Enter dotTrace. I've heard about this application from multiple sources, most recently in twitter, and it has sounded like a good way to see what's going on. After I did a quick look at the application it sounded good so I downloaded it and started the 10 day trial. It didn't take long for me to completely fall in love with dotTrace. I immediately referred it to the other developer also doing performance evaluation. Soon my manager was looking to buy a few licenses, but I'm jumping ahead.
This brings us to what I found. On initial testing nothing stood out as a bad offender, yes the pages in question weren't great, but nothing jumped out as a real trouble spot. Then I was finally able to load a real customer database that the testing had been done against and re-ran the test.
This is what I first saw:
Wow. 95% of processing and > 17s all in Page_Load. Now that's not unexpected as most method calls in are within that phase of the lifecycle but still, the numbers just jumped out like a red flag attached to a 2000lb bull being chased by a locomotive. So I dug a little deeper and found this:
Hmmmm, 10,802 calls to GetGroupSummaryChild, which is doing auditing that results in 10 calls each to GetCustomAttributes. That's 108,020 reflection calls which even at only .1 milliseconds each add up to almost 11 seconds. Totally unacceptable.
So I looked a little deeper and found that there are 10,802 groups in the system. Not all are needed for this page so the first though was to create a call that only returned the groups being needed. This is still a good solution but when I looked even deeper at why pulling those groups was slow that's when I noticed the auditing calls that in turn are using the reflection calls which is where much of the time is actually being spent. Which brought up the question "Why is this being audited, it's a read-only collection fetch"?
As it ends up a boolean was being hard-coded to true for all loads of GroupSummaryChild and there was never any update code in place. So that resulted in the reflection calls to load attributes that would be needed in case of auditing but were never actually used. So by flipping that hardcoded boolean from true to false, the total execution time of the page went from nearly 18 seconds to under 2.5 seconds when tested with all variables the same but that one boolean. There is still room to improve the page performance but that now falls into the acceptable range. Here is the trace file after just flipping that boolean to disable the loading of unused audit data:
Vast improvement there, we could have stopped at that point, but we kept going. We decided to also address the issue of loading > 10,000 groups when we only needed about 25. Seems like a good idea right? In our system this entails not just adding the overload for the GetCollection method but also that new signature has to be passed up through Interfaces and Factories (we use reflection a lot) and of course the stored procedure needs modified as well. Overall there would need to be changes in around half a dozen different places, not major changes, but files touched anyway.

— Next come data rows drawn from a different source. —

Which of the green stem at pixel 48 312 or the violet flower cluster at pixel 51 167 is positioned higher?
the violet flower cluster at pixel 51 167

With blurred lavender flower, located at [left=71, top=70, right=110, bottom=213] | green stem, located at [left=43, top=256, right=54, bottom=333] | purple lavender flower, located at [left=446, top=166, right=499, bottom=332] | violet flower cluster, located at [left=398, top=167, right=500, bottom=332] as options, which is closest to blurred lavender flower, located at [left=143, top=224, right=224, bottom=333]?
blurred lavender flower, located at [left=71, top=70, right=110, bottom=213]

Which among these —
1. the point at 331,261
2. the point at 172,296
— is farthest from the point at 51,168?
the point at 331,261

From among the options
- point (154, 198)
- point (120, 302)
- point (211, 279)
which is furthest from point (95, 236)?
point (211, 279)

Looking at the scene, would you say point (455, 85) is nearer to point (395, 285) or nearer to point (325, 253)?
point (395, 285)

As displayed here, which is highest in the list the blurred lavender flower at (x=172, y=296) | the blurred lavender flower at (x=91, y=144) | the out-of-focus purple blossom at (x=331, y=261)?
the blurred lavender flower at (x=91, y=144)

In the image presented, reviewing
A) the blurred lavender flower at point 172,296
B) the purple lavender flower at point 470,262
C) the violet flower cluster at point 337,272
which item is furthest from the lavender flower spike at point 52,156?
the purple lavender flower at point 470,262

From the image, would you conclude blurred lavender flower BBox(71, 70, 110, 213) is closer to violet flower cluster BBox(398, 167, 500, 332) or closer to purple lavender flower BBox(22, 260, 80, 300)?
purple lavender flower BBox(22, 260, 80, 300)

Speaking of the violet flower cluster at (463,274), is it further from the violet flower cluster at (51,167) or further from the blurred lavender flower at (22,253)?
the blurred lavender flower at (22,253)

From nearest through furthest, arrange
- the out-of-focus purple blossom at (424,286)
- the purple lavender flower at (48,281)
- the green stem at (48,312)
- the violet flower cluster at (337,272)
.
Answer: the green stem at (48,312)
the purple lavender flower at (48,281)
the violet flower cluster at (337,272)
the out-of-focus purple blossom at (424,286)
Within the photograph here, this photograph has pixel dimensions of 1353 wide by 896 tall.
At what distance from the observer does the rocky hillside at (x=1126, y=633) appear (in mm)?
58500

Well, unbeknownst to me the exact overload I needed was added about three weeks ago (the page calling the old version was built about two years ago), so all I had to do was modify the page to use the new version of GetCollection passing in the correct parameters and done. Here's the trace after that fix was also tested:
That's right, under 1 second. Exact same functionality as before any changes were made. For doing everything this page is doing, that's not bad at all.
Best of all, all of this from running the initial trace against real data to testing the first fix against real data only took maybe 30 minutes. Very worth a license of dotTrace as to find and fix that bottleneck without a good tracing tool would have been much more difficult and time consuming.